Two weeks ago we looked at Bob Rae, former NDP premier of Ontario. A man leading a party in power which accepted political contributions from the Canadian companies owned by the very people being investigated by the Sidewinder project and a man whose brother, John, is the campaign manager for the Prime Minister and a senior executive for Power Corp, Desmarais' company. And how he was now a part of SIRC, charged with deciding whether or not there was political interference by the Prime Minister's Office.  


In fact, Sidewinder was, in part, about the very activity of political contributions. In Canada, it is illegal for foreign nationals to give contributions to our politicians. But, what happens when they own businesses in Canada and through the companies, give substantial donations? Does that somehow make it OK?  


When I wrote that the SIRC report had been compromised, tainted by the appearance of conflict of interest, no information on the report had been made public. And, to a degree, that is still the case.
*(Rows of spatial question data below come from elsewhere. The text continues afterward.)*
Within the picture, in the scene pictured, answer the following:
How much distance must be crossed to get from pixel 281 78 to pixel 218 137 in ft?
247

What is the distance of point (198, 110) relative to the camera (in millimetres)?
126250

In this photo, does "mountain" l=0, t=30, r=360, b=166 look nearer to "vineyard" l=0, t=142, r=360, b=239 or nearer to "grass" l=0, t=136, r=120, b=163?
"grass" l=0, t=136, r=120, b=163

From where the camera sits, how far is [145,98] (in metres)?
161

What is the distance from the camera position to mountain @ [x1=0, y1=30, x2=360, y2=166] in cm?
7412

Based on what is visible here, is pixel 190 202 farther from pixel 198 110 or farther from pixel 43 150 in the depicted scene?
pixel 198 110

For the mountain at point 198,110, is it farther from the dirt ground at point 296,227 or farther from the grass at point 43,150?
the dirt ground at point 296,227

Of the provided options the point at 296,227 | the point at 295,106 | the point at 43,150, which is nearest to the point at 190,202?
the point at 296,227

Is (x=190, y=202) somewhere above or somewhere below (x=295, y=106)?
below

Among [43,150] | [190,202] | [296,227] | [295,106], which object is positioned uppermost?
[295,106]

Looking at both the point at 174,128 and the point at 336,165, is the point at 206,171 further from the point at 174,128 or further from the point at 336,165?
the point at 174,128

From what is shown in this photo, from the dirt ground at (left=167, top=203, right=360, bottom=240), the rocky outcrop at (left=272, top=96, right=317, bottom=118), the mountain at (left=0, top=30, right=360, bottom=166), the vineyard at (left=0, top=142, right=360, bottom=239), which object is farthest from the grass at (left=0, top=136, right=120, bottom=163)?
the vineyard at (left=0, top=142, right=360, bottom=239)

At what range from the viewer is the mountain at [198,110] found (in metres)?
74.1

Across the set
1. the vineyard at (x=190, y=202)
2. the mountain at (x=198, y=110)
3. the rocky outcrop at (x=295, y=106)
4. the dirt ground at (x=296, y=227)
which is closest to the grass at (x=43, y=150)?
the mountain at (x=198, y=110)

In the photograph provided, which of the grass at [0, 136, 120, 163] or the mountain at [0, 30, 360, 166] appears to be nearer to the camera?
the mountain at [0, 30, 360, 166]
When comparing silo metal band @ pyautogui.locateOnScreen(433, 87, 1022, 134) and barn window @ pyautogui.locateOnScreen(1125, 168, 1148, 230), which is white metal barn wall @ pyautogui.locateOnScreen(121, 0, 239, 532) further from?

But, in the House of Commons two weeks ago, Lynn Myers, the Parliamentary Secretary to the Solicitor General, answered Alliance member Jim Abbott's question on Sidewinder by saying that SIRC has established that there was no political interference resulting in the conclusion of the investigation.  


Considering that the Chairman of SIRC stated a week earlier that the report wouldn't be completed until late in the year, it is interesting how Myers could even make such a statement. Myers tried to contain the damage a few days later by raising a Point of Order in the House.  


He said, "I would like to emphasize that I was not reading from or directly quoting the SIRC report, which is a classified report as this House knows, during question period. But I can advise the House that the solicitor general has asked the Security Intelligence Review Committee to make as much of that report available as possible, subject of course to any national security concerns.  


"The solicitor general has advised me that he will be tabling the resulting report as reviewed by the Security Intelligence Review Committee once that is available," Myers concluded.  


So Myers has already used the "conclusions" of the report as a defense to Abbott's allegations yet he says that the report is not yet available. How does that work? It would appear this is further evidence that the fix is in.  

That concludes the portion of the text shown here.